Contessa herself poses the first few problems for me, in that she seems to put herself into situations which are bound to cause problems. If you were a transgendered male who exhibited highly feminine qualities and spent your entire life being picked on, would you think that the army was the best place for you? Lo and behold, when Clyde joins the army, it's no picnic. This and a few other examples of a similar vein are the only real problems I had with the character of Contessa, who really held the book together on her own.

While the title character is quite intriguing, the multitude of secondary characters tend to fall short, as they jump in and out of the somewhat choppy episodes of Contessa's life. Some of these characters offer truly valuable lessons of friendship and kindness to Contessa, but they jump in and out of her life so quickly, it is difficult to feel the same attachment to them that Contessa does.

From what I can tell, I was not reading a proof of this book, but the edition I had should have been one. The text is peppered with punctuation mistakes and spelling errors. This is not to say that every word is misspelled, but there is probably a mistake somewhere between every ten to twenty pages (which in a 530-page novel adds up). On the first page characters are referred to as "loud, course and vulgar," which is probably the most common mistake, where homophones are exchanged. There are also cases, however, where something like "dent" is written where "don't" ought to appear. One of the other irritating errors was in the frequently misused quotation marks. In some cases a paragraph would start with quotations, and not end with them, and in other cases the opposite was true. In either case, it meant having to go back a re-read the paragraph a few times to figure out whether or not it was meant to be dialogue. This may not be the problem of Jack Fitzgerald; truly, these are editorial mistakes, and a good editor would have caught them. In any case, the frequency of these mistakes detracts significantly from the work in that they are extremely distracting.
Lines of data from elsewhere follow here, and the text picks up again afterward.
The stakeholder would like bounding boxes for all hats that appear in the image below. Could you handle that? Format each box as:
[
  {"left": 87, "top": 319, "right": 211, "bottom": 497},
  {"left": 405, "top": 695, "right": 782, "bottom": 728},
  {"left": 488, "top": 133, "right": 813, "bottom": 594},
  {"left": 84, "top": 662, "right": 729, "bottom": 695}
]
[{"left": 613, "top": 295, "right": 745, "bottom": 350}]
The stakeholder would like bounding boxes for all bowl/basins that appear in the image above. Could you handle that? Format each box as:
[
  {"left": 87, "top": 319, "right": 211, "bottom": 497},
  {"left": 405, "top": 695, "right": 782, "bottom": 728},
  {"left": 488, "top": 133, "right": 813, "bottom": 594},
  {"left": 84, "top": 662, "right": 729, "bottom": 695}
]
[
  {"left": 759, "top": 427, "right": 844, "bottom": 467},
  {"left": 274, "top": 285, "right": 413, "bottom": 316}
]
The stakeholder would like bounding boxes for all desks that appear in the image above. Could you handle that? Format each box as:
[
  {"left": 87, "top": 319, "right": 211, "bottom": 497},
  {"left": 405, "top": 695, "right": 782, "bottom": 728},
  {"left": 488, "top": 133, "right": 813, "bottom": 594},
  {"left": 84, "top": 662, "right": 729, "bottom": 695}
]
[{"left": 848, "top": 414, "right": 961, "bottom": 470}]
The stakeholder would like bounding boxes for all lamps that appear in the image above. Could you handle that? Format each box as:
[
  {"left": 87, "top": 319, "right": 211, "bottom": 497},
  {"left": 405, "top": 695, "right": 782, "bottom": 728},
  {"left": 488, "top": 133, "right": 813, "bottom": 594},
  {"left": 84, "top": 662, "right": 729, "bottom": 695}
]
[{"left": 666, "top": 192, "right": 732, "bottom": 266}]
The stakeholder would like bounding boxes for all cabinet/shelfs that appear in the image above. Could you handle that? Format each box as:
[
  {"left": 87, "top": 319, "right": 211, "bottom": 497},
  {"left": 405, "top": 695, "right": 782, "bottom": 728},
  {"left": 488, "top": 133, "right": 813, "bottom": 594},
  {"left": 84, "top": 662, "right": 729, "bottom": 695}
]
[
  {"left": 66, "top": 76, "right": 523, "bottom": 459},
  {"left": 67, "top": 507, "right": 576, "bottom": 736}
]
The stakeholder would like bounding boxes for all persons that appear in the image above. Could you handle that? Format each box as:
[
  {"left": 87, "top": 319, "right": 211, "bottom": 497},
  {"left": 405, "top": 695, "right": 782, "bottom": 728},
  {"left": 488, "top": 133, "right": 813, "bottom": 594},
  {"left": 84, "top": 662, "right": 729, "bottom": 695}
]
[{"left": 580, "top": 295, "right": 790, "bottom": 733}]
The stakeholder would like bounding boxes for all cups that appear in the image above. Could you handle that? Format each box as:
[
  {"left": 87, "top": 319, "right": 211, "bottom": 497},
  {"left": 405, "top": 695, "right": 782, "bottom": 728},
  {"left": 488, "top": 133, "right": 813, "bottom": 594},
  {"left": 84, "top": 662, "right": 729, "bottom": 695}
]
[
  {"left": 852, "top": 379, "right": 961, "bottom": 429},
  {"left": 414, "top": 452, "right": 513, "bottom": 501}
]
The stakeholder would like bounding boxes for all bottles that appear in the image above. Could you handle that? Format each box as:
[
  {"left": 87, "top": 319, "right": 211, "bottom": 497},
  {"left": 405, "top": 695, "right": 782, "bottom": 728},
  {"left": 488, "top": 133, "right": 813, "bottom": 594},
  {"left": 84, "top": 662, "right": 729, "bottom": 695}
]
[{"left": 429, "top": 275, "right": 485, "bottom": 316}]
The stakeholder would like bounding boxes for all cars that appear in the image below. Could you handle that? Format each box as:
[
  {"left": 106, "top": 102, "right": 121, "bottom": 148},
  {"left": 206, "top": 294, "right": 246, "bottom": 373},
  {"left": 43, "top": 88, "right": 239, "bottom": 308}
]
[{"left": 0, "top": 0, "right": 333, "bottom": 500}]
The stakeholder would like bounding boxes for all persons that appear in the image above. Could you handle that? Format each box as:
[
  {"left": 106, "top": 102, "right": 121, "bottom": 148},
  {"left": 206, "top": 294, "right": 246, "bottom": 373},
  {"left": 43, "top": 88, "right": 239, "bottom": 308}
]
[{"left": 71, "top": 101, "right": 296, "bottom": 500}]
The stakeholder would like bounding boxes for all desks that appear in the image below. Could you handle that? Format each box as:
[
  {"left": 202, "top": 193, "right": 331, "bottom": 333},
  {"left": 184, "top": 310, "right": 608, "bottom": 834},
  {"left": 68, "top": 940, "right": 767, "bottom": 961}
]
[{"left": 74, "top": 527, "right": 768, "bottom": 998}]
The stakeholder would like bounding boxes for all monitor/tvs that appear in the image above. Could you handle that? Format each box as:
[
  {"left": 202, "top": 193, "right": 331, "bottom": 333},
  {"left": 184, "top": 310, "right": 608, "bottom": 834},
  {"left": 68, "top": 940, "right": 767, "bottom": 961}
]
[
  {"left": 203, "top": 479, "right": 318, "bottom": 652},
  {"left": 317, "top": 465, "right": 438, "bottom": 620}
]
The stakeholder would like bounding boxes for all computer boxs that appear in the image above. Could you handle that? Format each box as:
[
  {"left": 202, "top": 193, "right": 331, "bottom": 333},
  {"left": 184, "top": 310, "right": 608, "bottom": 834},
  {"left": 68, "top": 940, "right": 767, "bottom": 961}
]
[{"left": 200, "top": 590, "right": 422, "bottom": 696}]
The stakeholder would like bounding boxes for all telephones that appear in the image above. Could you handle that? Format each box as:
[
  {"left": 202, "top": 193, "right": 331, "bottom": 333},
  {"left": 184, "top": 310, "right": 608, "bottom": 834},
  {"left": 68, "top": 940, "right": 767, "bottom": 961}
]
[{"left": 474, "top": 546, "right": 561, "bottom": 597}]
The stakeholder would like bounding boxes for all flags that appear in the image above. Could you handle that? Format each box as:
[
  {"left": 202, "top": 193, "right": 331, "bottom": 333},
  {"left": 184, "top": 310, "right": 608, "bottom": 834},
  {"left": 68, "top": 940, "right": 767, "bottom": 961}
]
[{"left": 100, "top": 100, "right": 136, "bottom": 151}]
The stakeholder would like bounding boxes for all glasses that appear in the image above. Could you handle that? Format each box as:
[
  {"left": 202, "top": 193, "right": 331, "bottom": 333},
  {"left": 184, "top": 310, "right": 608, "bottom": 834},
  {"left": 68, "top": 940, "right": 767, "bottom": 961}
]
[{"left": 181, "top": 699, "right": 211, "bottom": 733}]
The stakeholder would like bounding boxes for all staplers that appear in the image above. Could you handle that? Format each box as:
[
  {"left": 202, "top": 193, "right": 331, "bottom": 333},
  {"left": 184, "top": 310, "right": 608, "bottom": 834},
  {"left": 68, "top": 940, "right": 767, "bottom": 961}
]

The story that Contessa's life is framed with is not great, but it is more the story of the person than the things that happen to her, so this can be somewhat excused. The first half of the novel constitutes of a series of anecdotes, and the second half (and far superior half) is the extended narrative of Clyde's experiences becoming Contessa. The reason that the second half outweighs the first is that it is more detailed in its characterisations of both Contessa and the others in her life. This most likely stems from the fact that the early anecdotes are all interesting enough to have made narratives of their own. For the sake of the length of the book, however, this couldn't be done and in an effort to say everything he wanted to, Fitzgerald included these incidents as incomplete fragments. Many of these fragments simply reiterate the same messages in slightly different ways. It feels like Fitzgerald wanted to say everything that he possibly could, and sacrificed what could have been a much better, and more concise novel in the process.